The problem —
Go over the entries and report the lines where the word "frame" occurs.

Task data —

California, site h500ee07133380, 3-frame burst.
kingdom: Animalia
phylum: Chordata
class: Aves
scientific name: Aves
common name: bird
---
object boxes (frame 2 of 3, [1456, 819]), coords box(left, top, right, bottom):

Answer box —
California, site h500ee07133380, 3-frame burst.
object boxes (frame 2 of 3, [1456, 819]), coords box(left, top, right, bottom):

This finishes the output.